[Start]

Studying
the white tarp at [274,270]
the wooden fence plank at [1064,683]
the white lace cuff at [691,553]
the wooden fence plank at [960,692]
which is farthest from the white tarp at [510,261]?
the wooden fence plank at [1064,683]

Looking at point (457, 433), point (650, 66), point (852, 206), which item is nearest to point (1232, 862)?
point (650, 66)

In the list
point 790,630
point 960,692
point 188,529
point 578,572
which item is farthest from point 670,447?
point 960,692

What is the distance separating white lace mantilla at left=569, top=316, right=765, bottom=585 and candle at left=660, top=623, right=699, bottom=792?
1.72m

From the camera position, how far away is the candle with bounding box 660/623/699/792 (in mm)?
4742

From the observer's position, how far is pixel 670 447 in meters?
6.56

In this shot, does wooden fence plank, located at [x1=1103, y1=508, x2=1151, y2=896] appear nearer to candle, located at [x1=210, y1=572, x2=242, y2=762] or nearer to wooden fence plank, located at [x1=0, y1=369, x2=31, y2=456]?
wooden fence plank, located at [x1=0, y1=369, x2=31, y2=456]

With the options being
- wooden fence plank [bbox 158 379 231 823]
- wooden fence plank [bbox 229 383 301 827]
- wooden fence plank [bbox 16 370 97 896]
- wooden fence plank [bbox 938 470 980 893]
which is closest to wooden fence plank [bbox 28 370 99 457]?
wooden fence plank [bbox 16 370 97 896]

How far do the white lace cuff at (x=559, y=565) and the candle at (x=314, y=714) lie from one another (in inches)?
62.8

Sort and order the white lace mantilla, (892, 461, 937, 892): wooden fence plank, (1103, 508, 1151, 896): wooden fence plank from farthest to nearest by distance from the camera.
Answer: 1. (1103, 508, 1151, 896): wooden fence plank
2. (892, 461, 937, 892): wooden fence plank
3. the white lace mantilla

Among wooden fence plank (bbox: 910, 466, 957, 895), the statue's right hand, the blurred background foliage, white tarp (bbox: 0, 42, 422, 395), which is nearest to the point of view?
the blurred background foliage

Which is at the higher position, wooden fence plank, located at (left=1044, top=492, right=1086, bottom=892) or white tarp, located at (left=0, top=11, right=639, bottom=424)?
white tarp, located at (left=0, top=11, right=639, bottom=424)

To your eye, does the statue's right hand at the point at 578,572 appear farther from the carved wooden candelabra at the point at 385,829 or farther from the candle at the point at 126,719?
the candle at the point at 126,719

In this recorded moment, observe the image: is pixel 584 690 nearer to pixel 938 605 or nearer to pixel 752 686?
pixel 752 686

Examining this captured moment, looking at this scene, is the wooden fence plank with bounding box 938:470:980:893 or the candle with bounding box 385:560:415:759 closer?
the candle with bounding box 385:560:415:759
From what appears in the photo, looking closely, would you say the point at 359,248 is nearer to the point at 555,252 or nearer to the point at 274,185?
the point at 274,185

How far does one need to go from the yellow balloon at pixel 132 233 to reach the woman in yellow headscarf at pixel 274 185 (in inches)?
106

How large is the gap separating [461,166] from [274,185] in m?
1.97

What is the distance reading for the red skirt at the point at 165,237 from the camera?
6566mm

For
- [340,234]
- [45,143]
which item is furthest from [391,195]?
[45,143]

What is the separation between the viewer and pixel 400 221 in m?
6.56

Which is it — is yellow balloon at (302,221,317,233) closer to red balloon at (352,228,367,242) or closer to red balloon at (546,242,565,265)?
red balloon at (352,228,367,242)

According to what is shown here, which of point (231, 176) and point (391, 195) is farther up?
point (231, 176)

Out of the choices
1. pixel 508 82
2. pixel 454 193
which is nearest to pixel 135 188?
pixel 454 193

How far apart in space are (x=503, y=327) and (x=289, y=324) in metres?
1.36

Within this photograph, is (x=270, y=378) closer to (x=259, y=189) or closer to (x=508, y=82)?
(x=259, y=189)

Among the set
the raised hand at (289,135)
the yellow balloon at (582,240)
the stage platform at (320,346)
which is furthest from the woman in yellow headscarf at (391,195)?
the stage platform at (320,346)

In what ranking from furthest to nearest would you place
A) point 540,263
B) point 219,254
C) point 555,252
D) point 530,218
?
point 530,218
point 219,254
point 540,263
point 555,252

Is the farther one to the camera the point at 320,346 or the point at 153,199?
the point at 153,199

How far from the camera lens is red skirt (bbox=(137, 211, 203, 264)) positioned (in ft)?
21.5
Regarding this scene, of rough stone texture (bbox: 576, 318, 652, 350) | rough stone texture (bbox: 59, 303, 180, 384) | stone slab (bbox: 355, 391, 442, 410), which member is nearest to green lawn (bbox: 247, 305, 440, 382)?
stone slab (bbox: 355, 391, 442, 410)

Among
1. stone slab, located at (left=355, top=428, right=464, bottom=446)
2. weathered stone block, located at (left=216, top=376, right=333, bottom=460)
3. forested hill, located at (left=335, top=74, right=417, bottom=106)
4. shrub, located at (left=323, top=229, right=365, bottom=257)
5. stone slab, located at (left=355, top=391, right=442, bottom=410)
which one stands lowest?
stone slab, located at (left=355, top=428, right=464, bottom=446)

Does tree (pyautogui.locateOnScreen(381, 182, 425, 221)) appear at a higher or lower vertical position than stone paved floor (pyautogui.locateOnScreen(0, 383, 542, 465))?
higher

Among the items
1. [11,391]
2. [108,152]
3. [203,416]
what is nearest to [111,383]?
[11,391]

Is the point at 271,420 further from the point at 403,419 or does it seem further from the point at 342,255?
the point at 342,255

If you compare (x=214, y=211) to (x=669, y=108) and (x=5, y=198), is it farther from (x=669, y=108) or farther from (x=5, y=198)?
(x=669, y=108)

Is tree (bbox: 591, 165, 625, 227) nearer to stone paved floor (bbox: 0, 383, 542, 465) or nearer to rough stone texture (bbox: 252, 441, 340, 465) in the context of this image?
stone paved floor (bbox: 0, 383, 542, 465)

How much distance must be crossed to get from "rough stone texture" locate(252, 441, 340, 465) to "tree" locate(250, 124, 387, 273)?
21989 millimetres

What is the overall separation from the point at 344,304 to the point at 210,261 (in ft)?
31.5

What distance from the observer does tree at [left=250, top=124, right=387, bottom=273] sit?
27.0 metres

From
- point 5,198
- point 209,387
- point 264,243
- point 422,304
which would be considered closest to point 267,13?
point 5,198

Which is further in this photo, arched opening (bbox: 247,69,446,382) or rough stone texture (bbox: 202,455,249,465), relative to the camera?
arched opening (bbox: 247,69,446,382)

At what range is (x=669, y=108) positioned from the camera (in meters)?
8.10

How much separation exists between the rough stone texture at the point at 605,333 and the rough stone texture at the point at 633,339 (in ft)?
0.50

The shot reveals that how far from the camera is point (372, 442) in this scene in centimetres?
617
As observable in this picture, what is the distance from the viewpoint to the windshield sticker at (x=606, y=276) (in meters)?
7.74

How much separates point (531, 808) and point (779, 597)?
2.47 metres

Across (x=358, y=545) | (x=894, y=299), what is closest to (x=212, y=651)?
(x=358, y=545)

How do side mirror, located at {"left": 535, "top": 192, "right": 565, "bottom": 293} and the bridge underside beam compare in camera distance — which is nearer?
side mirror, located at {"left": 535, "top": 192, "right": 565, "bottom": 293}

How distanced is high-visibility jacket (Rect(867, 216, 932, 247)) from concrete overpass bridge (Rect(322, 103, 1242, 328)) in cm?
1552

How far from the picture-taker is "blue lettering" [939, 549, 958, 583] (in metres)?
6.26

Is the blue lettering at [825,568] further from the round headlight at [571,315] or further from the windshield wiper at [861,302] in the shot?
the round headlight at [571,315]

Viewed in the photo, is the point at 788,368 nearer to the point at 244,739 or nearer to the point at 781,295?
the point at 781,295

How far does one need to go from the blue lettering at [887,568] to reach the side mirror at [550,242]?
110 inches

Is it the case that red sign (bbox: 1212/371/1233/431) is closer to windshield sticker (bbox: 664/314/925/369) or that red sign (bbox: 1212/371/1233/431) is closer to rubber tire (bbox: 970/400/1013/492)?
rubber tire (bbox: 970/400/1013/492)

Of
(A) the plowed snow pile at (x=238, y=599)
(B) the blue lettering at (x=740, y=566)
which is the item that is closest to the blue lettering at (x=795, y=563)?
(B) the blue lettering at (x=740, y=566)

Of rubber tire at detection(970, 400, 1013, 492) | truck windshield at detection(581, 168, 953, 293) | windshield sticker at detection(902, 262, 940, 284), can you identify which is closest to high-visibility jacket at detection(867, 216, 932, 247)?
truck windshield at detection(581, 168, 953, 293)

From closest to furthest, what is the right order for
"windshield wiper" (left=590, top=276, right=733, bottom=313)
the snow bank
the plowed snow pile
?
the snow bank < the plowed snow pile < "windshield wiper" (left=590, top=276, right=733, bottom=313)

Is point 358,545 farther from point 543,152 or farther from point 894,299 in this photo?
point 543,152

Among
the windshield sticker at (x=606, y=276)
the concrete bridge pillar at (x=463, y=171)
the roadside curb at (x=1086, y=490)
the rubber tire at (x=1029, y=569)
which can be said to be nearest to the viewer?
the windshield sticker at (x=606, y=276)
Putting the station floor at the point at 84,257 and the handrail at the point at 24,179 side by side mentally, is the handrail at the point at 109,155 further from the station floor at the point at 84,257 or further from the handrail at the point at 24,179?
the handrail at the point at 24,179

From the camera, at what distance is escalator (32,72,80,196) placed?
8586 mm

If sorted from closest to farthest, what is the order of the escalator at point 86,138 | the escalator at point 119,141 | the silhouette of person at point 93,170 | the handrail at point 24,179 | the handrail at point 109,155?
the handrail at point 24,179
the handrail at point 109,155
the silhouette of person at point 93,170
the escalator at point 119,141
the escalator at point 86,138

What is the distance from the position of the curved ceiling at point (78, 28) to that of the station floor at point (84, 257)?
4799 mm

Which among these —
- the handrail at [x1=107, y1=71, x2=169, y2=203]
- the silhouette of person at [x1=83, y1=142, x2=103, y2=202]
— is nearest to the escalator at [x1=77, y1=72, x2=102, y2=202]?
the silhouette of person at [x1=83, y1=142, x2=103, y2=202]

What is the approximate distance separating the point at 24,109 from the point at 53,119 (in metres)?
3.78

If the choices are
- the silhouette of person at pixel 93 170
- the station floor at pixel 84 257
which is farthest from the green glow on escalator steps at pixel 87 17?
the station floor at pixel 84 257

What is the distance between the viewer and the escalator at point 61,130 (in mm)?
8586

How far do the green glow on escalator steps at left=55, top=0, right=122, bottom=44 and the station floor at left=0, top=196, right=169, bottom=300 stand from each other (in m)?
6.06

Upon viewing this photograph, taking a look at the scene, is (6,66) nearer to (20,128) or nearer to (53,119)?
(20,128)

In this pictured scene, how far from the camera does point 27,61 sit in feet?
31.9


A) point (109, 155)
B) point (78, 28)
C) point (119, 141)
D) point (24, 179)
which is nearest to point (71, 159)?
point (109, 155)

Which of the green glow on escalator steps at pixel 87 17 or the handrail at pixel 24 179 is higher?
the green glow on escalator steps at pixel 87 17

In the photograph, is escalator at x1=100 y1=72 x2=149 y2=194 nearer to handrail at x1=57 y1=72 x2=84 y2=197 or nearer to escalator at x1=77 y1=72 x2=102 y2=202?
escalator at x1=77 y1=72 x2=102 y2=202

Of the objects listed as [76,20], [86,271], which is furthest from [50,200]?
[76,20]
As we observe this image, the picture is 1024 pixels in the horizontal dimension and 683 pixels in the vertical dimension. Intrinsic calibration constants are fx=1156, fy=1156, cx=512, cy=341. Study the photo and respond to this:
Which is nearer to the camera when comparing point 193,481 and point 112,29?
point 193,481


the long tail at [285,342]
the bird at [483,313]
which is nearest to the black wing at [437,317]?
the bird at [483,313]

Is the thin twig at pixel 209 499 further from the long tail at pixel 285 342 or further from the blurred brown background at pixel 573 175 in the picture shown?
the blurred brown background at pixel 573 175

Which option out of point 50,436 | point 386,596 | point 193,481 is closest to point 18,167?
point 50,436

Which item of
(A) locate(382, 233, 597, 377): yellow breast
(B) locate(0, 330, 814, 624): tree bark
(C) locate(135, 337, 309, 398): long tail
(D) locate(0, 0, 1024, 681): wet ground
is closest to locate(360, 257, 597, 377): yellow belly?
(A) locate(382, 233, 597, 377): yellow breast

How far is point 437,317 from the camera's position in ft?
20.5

[End]

**Problem statement**. Retype exactly the lines from the one containing "What is the distance between" through the last line of the records above, including both.

**Response to the task**.
What is the distance between the viewer and the escalator at point 61,130 (in mm)?
8586

How far do the green glow on escalator steps at left=55, top=0, right=122, bottom=44 and the station floor at left=0, top=196, right=169, bottom=300 stand from each other (in m)?
6.06

Upon viewing this photograph, taking a look at the scene, is (6,66) nearer to (20,128) or nearer to (53,119)?
(20,128)

In this pictured scene, how far from the camera does point 27,61 sit in feet?
31.9


A) point (109, 155)
B) point (78, 28)
C) point (119, 141)
D) point (24, 179)
which is nearest to point (71, 159)?
point (109, 155)

Which of the green glow on escalator steps at pixel 87 17 or the handrail at pixel 24 179 is higher?
the green glow on escalator steps at pixel 87 17

In the photograph, is escalator at x1=100 y1=72 x2=149 y2=194 nearer to handrail at x1=57 y1=72 x2=84 y2=197 or nearer to escalator at x1=77 y1=72 x2=102 y2=202?
escalator at x1=77 y1=72 x2=102 y2=202

Of the objects listed as [76,20], [86,271], which is furthest from [50,200]?
[76,20]
As we observe this image, the picture is 1024 pixels in the horizontal dimension and 683 pixels in the vertical dimension. Intrinsic calibration constants are fx=1156, fy=1156, cx=512, cy=341. Study the photo and respond to this:
Which is nearer to the camera when comparing point 193,481 and point 112,29?
point 193,481


the long tail at [285,342]
the bird at [483,313]
which is nearest to the black wing at [437,317]?
the bird at [483,313]

Is the thin twig at pixel 209 499 further from the long tail at pixel 285 342 or further from the blurred brown background at pixel 573 175 in the picture shown?
the blurred brown background at pixel 573 175

Which option out of point 50,436 | point 386,596 | point 193,481 is closest to point 18,167?
point 50,436

Which item of
(A) locate(382, 233, 597, 377): yellow breast
(B) locate(0, 330, 814, 624): tree bark
(C) locate(135, 337, 309, 398): long tail
(D) locate(0, 0, 1024, 681): wet ground
is closest to locate(360, 257, 597, 377): yellow belly?
(A) locate(382, 233, 597, 377): yellow breast

How far is point 437,317 from the camera's position in ft?
20.5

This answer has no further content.